====== EXTRAIT

Concile de Florence 1445

De Salve Regina

Histoire de l'Eglise
Auteur : Chanoine Adolphe-Charles Peltier
Source : Dictionnaire universel et complet des conciles
Date de publication originale : 1847

Difficulté de lecture : ♦♦ Moyen
Remarque particulière : Publié dans l'Encyclopédie théologique de l'abbé Jacques-Paul Migne, tomes 13 et 14.

Concile de Florence - 1439 - 1445 - dix-septième concile œcuménique

Ce concile, à proprement parler, ne fut que la continuation de celui de Ferrare. On fera donc bien de consulter, pour le commencement, l'article FERRARE.

La première session se tint le 26 février. Le patriarche de Constantinople n'ayant pu s'y trouver, parce qu'il était malade, le cardinal Julien et l'empereur des Grecs furent les seuls qui y parlèrent, et qui convinrent qu'il fallait chercher quelque expédient pour se réunir.

IIe et IIIe Sessions, 2 et 5 mars. On y agite la matière touchant la procession du Saint-Esprit. Jean de Montenegro, provincial des dominicains, et théologien des Latins, prouva par l'Écriture, par la tradition et par de solides raisonnements, que le Saint-Esprit procède du Père et du Fils : il expliqua ce qu'on devait entendre par le terme de procession, et dit que procéder était recevoir son existence d'un autre. Marc d'Éphèse étant convenu de cette proposition, Jean, argumentant de là, dit : Celui de qui le Saint Esprit reçoit l'être dans les personnes divines, en reçoit aussi la procession. Or, l'Esprit-Saint reçoit l'être du Fils ; donc il en reçoit aussi la procession, suivant la propre signification de ce terme. Mais Marc ayant nié que le Saint-Esprit reçût l'être du Fils, Jean le prouva par plusieurs arguments, et, en particulier, par quelques textes de saint Épiphane ; aux passages de saint Basile que son adversaire lui opposait, il oppose à son tour les mêmes passages, tels qu'ils se lisaient dans plusieurs exemplaires ; et il réfuta si pleinement toutes les objections de Marc, qu'il le réduisit au silence.

IVe Session, 7 mars. Le même théologien montra dans plusieurs exemplaires de saint Basile, qu'on avait apportés exprès de Constantinople, que ce saint docteur dit en termes formels, dans le livre troisième contre Eunomius, que le Saint-Esprit ne procède pas seulement du Père, mais aussi du Fils.

============

CONSIGNE: Relevez chaque session mentionnée dans l'extrait sur le concile de Florence, avec la date que le texte lui attribue.

====== DONNÉES FOURNIES

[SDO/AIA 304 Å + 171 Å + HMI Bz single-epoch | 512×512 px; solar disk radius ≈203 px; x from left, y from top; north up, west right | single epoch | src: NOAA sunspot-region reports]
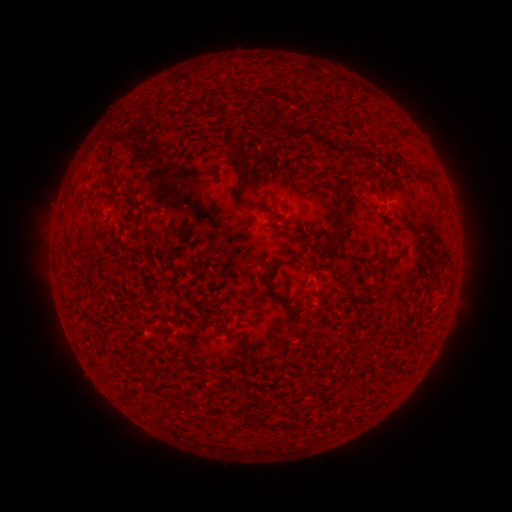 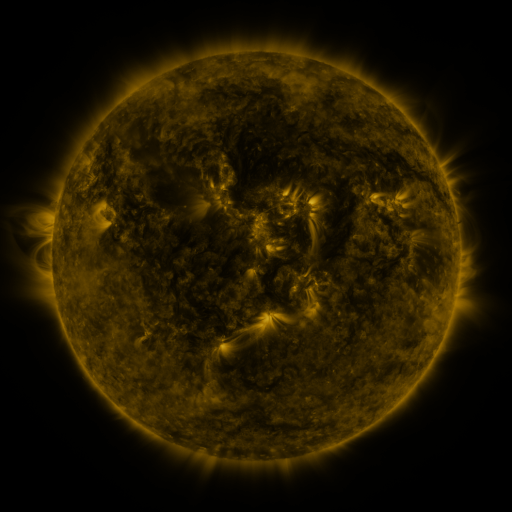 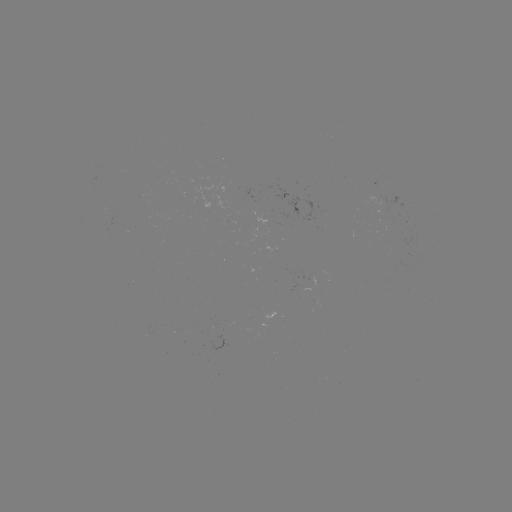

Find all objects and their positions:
(none)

============

RÉPONSE:
Première session : 26 février
IIe session : 2 mars
IIIe session : 5 mars
IVe session : 7 mars